Automation behavior:

- `PR Labeler` applies `size:*` labels from effective changed lines.
- Docs-only/lockfile-heavy PRs are normalized to avoid size inflation.

## 6) AI/Agent Contribution Policy

AI-assisted PRs are welcome, and review can also be agent-assisted.

Required:

1. Clear PR summary with scope boundary.
2. Explicit test/validation evidence.
3. Security impact and rollback notes for risky changes.

Recommended:

1. Brief tool/workflow notes when automation materially influenced the change.
2. Optional prompt/plan snippets for reproducibility.

We do **not** require contributors to quantify AI-vs-human line ownership.

Review emphasis for AI-heavy PRs:

- Contract compatibility
- Security boundaries
- Error handling and fallback behavior
- Performance and memory regressions

## 7) Review SLA and Queue Discipline

- First maintainer triage target: within 48 hours.
- If PR is blocked, maintainer leaves one actionable checklist.
- `stale` automation is used to keep queue healthy; maintainers can apply `no-stale` when needed.
- `pr-hygiene` automation checks open PRs every 12 hours and posts a nudge when a PR has no new commits for 48+ hours and is either behind `main` or missing/failing `CI Required Gate` on the head commit.

Backlog pressure controls:

- Use a review queue budget: limit concurrent deep-review PRs per maintainer and keep the rest in triage state.
- For stacked work, require explicit `Depends on #...` so review order is deterministic.
- If a new PR replaces an older open PR, require `Supersedes #...` and close the older one after maintainer confirmation.
- Mark dormant/redundant PRs with `stale-candidate` or `superseded` to reduce duplicate review effort.

Issue triage discipline:

- `r:needs-repro` for incomplete bug reports (request deterministic repro before deep triage).
- `r:support` for usage/help items better handled outside bug backlog.
- `invalid` / `duplicate` labels trigger **issue-only** closing automation with guidance.

Automation side-effect guards:

- `Auto Response` deduplicates label-based comments to avoid spam.
- Automated close routes are limited to issues, not PRs.
- Maintainers can freeze automated risk recalculation with `risk: manual` when context demands human override.

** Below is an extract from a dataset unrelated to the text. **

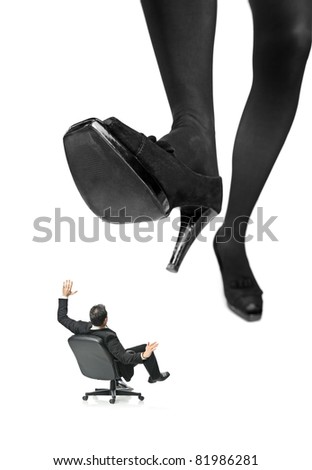 A giant foot about to squish a businessman in a chair isolated on white background - stock photo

## 8) Security and Stability Rules

Changes in these areas require stricter review and stronger test evidence:

- `src/security/**`
- runtime process management
- gateway ingress/authentication behavior (`src/gateway/**`)
- filesystem access boundaries
- network/authentication behavior
- GitHub workflows and release pipeline
- tools with execution capability (`src/tools/**`)

Minimum for risky PRs:

- threat/risk statement
- mitigation notes
- rollback steps

Recommended for high-risk PRs:

- include a focused test proving boundary behavior
- include one explicit failure-mode scenario and expected degradation

For agent-assisted contributions, reviewers should also verify the author demonstrates understanding of runtime behavior and blast radius.

## 9) Failure Recovery

If a merged PR causes regressions:

1. Revert PR immediately on `main`.
2. Open a follow-up issue with root-cause analysis.
3. Re-introduce fix only with regression tests.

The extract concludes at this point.